JOGJA -Peneliti Pusat Studi Keamanan dan Perdamaian (PSKP) Universitas Gadjah Mada Yogyakarta, Najib Azca, berpandangan, munculnya pesan berantai yang menganggap Kopassus sebagai kesatria adalah hal yang berbahaya karena menggambarkan bentuk toleransi terhadap kekerasan.
"Dukungan terhadap pelaku penembakan termasuk menghalalkan atau menjadi pembenaran tindakan premanisme," kata dia kepada Tempo. Ia mengatakan, premanisme tidak bisa diselesaikan menggunakan cara premanisme, seperti penembakan. Alasannya, cara itu justru akan mereproduksi kekerasan di masyarakat. "Semua bentuk kekerasan itu harus diselesaikan melalui mekanisme hukum.
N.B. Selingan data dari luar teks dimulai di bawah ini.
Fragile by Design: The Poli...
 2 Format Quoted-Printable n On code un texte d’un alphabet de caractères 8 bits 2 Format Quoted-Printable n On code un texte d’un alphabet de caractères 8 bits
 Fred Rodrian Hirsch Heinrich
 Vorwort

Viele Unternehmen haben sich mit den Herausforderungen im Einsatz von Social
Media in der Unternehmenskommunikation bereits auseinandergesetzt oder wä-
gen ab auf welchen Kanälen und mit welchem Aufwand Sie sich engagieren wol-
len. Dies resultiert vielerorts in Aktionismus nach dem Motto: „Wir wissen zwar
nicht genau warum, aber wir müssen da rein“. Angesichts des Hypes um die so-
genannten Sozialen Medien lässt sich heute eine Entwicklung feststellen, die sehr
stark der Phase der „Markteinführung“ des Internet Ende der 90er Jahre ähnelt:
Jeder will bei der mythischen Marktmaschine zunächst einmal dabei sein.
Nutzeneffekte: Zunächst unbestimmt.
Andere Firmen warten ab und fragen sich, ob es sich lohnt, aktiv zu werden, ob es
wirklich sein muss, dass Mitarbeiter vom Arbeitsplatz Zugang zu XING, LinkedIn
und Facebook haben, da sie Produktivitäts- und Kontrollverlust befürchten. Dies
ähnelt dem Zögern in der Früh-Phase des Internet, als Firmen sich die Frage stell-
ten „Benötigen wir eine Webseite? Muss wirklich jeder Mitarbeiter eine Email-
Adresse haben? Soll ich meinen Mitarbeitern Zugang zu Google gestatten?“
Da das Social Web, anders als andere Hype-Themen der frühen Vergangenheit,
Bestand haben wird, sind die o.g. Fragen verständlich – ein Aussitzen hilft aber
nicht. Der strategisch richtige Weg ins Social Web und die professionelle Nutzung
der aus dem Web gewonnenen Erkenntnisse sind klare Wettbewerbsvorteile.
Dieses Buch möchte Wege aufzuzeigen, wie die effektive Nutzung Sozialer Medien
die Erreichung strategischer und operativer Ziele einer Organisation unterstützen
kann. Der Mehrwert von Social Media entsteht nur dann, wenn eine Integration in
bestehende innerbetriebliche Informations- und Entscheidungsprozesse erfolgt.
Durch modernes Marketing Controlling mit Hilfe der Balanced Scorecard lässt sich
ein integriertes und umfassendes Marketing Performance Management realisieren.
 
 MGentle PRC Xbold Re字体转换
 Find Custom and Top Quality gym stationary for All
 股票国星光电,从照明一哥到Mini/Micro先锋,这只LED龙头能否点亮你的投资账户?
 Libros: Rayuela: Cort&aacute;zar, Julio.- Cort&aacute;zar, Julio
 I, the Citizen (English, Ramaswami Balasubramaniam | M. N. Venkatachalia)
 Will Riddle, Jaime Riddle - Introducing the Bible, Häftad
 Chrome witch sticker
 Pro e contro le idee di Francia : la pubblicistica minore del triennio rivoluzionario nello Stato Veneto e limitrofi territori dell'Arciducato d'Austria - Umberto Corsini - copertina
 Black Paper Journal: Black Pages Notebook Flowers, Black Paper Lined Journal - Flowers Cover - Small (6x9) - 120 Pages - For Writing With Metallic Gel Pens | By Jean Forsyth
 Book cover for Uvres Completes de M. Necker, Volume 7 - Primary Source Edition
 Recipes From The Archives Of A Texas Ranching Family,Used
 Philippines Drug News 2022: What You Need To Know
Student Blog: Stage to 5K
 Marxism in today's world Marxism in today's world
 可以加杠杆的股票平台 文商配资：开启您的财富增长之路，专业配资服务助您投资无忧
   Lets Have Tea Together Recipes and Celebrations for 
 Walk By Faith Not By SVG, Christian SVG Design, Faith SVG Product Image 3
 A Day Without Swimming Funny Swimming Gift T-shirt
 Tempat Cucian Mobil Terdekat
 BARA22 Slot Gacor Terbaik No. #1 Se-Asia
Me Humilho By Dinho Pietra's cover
Jika tidak, akan menimbulkan tindakan-tindakan premanisme," katanya.
Menurut dia, dukungan terhadap pelaku penembakan yang muncul melalui pesan berantai bisa jadi sebagai bentuk keresahan masyarakat terhadap maraknya premanisme. Mereka kecewa karena polisi gagal memberikan jaminan rasa aman di ruang-ruang publik, seperti kafe dan tempat parkir. "Ini bisa menjadi kritik masyarakat terhadap polisi sebagai pihak yang bertanggung jawab dalam menyelesaikan persoalan-persoalan keamanan," katanya.
Najib Azca menambahkan, masyarakat perlu kritis menyikapi kasus penembakan di LP Cebongan. Peristiwa yang melatarbelakangi perkelahian di Hugo's Cafe perlu dilihat. "Tentu harus dilihat apakah ini ada kaitannya juga dengan persaingan antarpreman sebelumnya," katanya.